BISHOP RICHARD J. SKLBA

New beginnings can come at unexpected moments and even catch us off guard at times. Suddenly at the end of summer, for example, the prospect of another school year inevitably has that effect, both for teachers and students. A fresh friendship or a new job creates that same impression, whether it be mid-March or even November. Most fresh starts depend on experiences of the human heart, not the calendar.

Israel’s three most ancient festivals (Deuteronomy 16) were Passover to commemorate their spring escape from Egypt, the Feast of Weeks (or Pentecost) for the first harvest and Tabernacles for the final harvest in autumn. Later (perhaps in light of Israel’s exposure to the Babylonian customs during the Exile in the sixth century BC), the New Year and its penitential partner, Yom Kippur, were added to the ritual sequence.

This coming Sunday evening, Sept. 29, our Jewish sisters and brothers throughout the world will pause to celebrate the beginning of a new year, Rosh Hashanah as they call it, the head of the year numbered 5780 from creation, according to the calculations of the ancient rabbis. They will gather after sunset, because that is the traditional biblical take on when the new day begins (not at sunrise, as our western mentality might assume). Every new day starts therefore in the mysterious darkness of God’s creation, but a new year is unique because Judaism has a vivid sense of God’s personal involvement for the entire world, both scattering divine gifts and dispersing judgment each year.

The spirit of their feast is much more sober than that of their gentile neighbors at the beginning of January each year. The reason is simply that New Year’s Day in the ancient Jewish calendar is the annual occasion when God is believed to write out a new year for each individual; so a faithful Jew takes a hard look at the past and assesses it from God’s point of view. Because God does his review in response to our behavior over the prior year, faithful Jews pause to realize that God is busy writing a new year for each of us at that time, blessing or admonition as circumstances demand, and they quickly try to put things aright.

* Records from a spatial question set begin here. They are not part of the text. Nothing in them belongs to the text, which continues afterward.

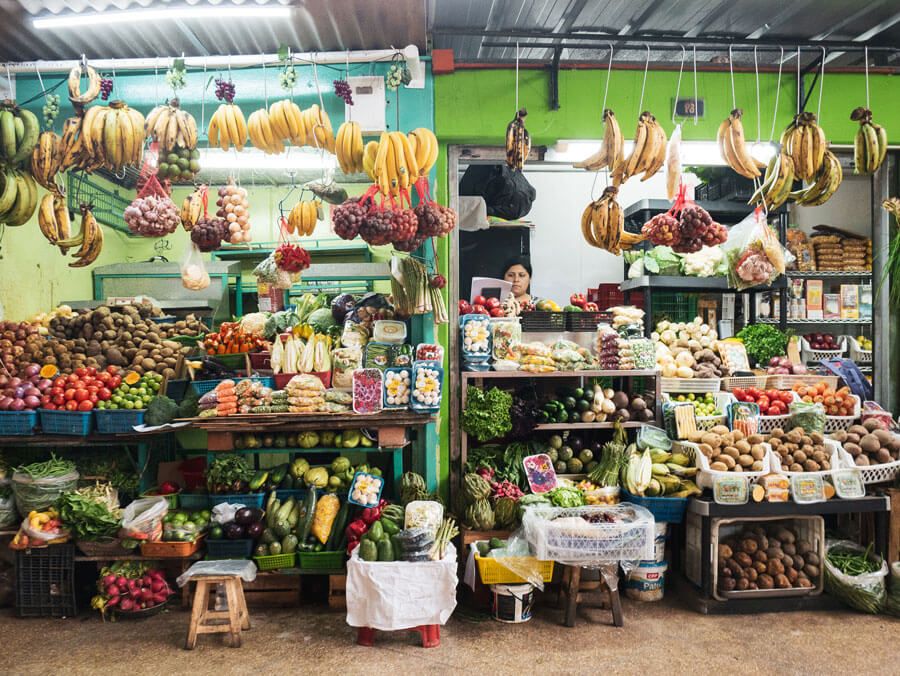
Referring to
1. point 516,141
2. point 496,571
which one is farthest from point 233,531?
point 516,141

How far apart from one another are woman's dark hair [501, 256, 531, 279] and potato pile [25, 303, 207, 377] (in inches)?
137

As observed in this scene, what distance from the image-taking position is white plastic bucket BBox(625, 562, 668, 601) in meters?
3.96

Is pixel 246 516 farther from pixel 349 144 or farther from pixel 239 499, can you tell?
pixel 349 144

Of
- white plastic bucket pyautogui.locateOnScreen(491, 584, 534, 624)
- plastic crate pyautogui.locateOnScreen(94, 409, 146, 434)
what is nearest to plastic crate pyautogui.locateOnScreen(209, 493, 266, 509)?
plastic crate pyautogui.locateOnScreen(94, 409, 146, 434)

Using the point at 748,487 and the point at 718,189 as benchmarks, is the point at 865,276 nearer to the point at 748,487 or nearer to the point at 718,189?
the point at 718,189

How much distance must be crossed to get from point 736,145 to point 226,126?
3.00 m

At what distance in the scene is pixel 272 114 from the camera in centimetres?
350

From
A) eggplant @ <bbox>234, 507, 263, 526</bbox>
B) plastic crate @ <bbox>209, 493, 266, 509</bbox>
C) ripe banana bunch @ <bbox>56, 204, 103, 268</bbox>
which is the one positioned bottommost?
eggplant @ <bbox>234, 507, 263, 526</bbox>

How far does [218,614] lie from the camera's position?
11.3ft

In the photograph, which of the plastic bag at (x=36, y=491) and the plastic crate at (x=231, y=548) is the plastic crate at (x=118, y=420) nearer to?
the plastic bag at (x=36, y=491)

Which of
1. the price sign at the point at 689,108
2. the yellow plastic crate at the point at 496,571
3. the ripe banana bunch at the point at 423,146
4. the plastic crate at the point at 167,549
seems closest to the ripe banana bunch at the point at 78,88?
the ripe banana bunch at the point at 423,146

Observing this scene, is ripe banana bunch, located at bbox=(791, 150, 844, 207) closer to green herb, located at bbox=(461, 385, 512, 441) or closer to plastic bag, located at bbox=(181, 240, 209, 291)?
green herb, located at bbox=(461, 385, 512, 441)

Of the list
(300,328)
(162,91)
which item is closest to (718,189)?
(300,328)

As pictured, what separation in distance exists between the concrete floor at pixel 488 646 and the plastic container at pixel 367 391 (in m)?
1.30
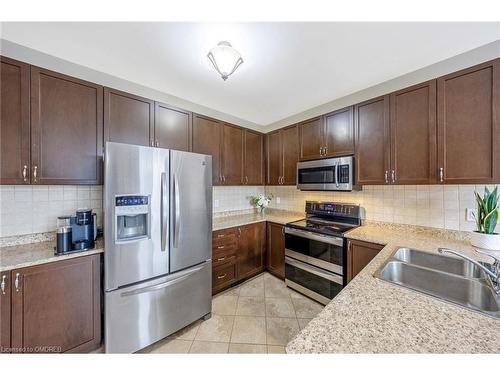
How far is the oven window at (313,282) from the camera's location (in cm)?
211

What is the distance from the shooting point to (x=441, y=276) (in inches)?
45.6

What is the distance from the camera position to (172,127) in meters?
2.23

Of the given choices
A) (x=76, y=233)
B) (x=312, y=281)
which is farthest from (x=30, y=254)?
(x=312, y=281)

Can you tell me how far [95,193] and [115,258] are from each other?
0.91 meters

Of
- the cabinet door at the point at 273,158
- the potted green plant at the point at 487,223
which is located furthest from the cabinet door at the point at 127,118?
the potted green plant at the point at 487,223

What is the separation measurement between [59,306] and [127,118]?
166 centimetres

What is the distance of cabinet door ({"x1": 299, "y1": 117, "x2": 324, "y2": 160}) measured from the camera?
2541 millimetres

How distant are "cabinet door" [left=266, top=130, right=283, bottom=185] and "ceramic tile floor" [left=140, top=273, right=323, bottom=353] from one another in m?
1.63

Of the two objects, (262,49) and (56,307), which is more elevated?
(262,49)

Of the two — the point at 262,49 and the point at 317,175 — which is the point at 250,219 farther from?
the point at 262,49

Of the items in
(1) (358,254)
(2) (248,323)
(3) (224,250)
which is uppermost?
(1) (358,254)
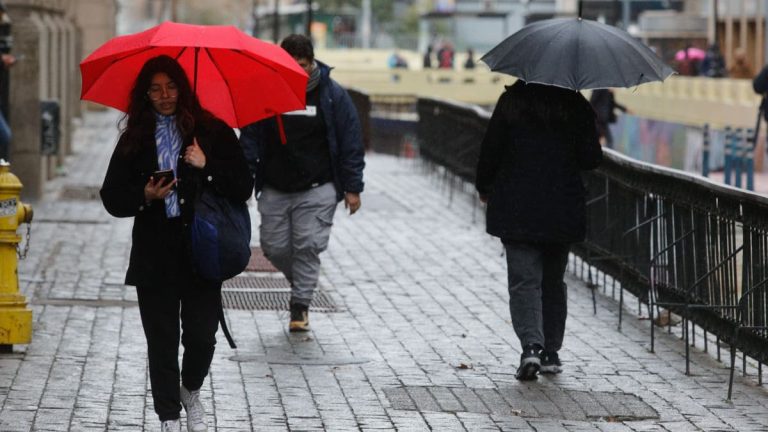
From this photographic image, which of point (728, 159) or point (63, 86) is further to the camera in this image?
point (63, 86)

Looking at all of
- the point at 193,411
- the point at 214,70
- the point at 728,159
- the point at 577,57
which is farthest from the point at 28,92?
the point at 193,411

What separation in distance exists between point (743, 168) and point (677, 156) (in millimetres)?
2534

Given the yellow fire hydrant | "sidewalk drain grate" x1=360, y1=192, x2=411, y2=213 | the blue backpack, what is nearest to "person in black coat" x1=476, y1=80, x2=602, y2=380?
the blue backpack

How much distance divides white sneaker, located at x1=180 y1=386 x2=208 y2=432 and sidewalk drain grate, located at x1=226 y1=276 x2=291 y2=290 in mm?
5438

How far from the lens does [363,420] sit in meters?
7.99

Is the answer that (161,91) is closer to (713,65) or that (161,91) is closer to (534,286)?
(534,286)

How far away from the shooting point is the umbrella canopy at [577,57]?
350 inches

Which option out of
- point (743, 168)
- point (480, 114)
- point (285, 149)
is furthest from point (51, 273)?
point (743, 168)

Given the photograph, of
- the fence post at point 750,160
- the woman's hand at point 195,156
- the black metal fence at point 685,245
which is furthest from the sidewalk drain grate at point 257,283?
the fence post at point 750,160

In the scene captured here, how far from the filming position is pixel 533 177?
9.07 metres

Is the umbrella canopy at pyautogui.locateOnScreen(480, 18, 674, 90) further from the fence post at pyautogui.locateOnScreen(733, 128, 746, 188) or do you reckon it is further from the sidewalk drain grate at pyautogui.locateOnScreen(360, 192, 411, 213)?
the fence post at pyautogui.locateOnScreen(733, 128, 746, 188)

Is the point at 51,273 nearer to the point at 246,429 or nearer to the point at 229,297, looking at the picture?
the point at 229,297

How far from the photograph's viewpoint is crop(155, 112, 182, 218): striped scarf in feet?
22.8

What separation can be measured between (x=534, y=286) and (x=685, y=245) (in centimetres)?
160
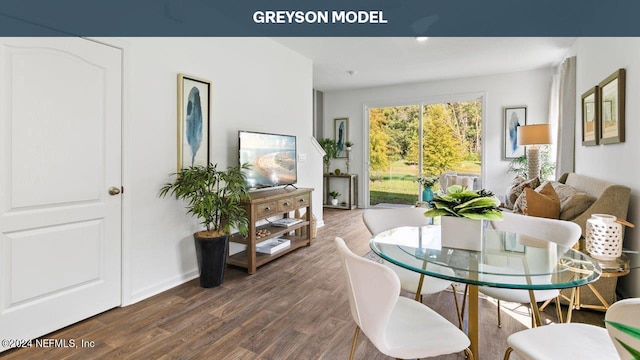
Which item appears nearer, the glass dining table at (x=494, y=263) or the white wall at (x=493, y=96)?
the glass dining table at (x=494, y=263)

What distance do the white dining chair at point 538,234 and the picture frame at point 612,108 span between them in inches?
48.7

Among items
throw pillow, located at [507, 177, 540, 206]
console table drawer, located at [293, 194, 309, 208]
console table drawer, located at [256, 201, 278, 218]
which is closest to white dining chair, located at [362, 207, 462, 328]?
console table drawer, located at [256, 201, 278, 218]

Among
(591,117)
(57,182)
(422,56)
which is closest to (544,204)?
(591,117)

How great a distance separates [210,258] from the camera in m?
2.88

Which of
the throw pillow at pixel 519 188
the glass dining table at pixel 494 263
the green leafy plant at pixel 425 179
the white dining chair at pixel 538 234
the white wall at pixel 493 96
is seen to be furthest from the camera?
the green leafy plant at pixel 425 179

Shortly thereafter (beginning this year on the evening of Tuesday, Oct. 8), they then celebrate the feast of Yom Kippur, the annual day of penance for the sins of the world, personal and communal. That would conclude about eight days of serious moral conversion in preparation for this feast of Atonement. Their theory is that a loving God and benign Father would see people’s efforts, even if the prior year was less than stellar, and write a new year of blessings accordingly.

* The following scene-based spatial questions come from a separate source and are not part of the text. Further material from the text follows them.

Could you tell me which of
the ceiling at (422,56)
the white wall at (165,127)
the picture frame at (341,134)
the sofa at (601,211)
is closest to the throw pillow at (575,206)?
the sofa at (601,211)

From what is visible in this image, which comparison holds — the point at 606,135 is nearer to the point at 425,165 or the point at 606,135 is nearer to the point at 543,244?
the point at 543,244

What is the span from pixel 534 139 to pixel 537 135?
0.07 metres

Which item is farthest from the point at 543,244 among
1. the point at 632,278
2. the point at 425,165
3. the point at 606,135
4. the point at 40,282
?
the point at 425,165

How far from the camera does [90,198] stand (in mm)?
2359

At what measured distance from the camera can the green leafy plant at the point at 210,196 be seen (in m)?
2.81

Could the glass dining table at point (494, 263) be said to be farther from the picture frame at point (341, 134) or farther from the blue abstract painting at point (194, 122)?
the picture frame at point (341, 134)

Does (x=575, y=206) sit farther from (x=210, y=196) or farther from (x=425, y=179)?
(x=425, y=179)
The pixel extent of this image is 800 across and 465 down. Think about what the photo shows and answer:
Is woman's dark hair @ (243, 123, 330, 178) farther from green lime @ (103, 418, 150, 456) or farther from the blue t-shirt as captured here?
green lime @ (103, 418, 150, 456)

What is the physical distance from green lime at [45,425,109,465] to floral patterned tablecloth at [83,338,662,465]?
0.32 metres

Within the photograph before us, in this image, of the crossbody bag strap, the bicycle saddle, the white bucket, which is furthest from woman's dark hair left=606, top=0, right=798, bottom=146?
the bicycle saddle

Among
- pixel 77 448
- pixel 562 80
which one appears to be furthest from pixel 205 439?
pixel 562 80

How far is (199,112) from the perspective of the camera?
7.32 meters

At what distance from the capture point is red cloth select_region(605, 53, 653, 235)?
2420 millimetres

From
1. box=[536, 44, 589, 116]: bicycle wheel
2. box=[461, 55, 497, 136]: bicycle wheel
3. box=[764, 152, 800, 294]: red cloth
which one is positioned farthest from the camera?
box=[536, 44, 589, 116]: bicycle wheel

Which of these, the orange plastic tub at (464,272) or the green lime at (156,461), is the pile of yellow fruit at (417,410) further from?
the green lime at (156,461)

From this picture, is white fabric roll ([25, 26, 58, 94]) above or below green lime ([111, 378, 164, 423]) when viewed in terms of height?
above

The timing of this sequence has not always been the same for Judaism. At the very beginning, their new year began with the spring movement of sheep to fresh pastures, and Passover each spring was dated from the first month (Exodus 12:2). Sometime during the Babylonian exile, Judaism adopted the calendar of their captors and shifted their calendar accordingly, so that the new year became a feast of autumn after the harvest when fields were cleared in preparation for new sowing and filled with hope for the future.

This year, on Thursday evening, Sept. 26, I will be honored to receive the Lux Center’s Thering Award for the work I’ve been blessed to share in a very small way over the years, namely the common effort of Jewish and Catholic communities to find a fresh start in mutual understanding and new cooperation for the healing of our world. After so many centuries of mutual recrimination, and certainly spurred by the unspeakable horrors of the savage Nazi efforts to eradicate Judaism from our world, we again have stood side by side before God. Years ago, with rabbi friends, I walked through the God-awful grounds of Auschwitz and heard the faint echoes of Jewish and Christian cries for redemption and reconciliation.

Sr. Rose Thering was a Racine Dominican who found a vocation in reviewing our Catholic catechetical materials and heroically confronting the ancient anti-Semitic currents contained therein. To have been honored this year for sharing in so small a way the efforts of so many extraordinary people from around the world in the work of restoring mutual respect is very humbling for me.

The whole Catholic world has embraced this effort, each of us doing our small part to renew our very broken world in need of healing. This fall, our own Cathedral of Saint John the Evangelist is sponsoring a series of presentations directed to that same goal, the healing of ancient wounds.

May Jesus the Faithful Jew who redeemed the world by his suffering bring a new beginning to our healing and hope. As the Jewish greeting this time of the year would say it, “may we all be written for a good year.”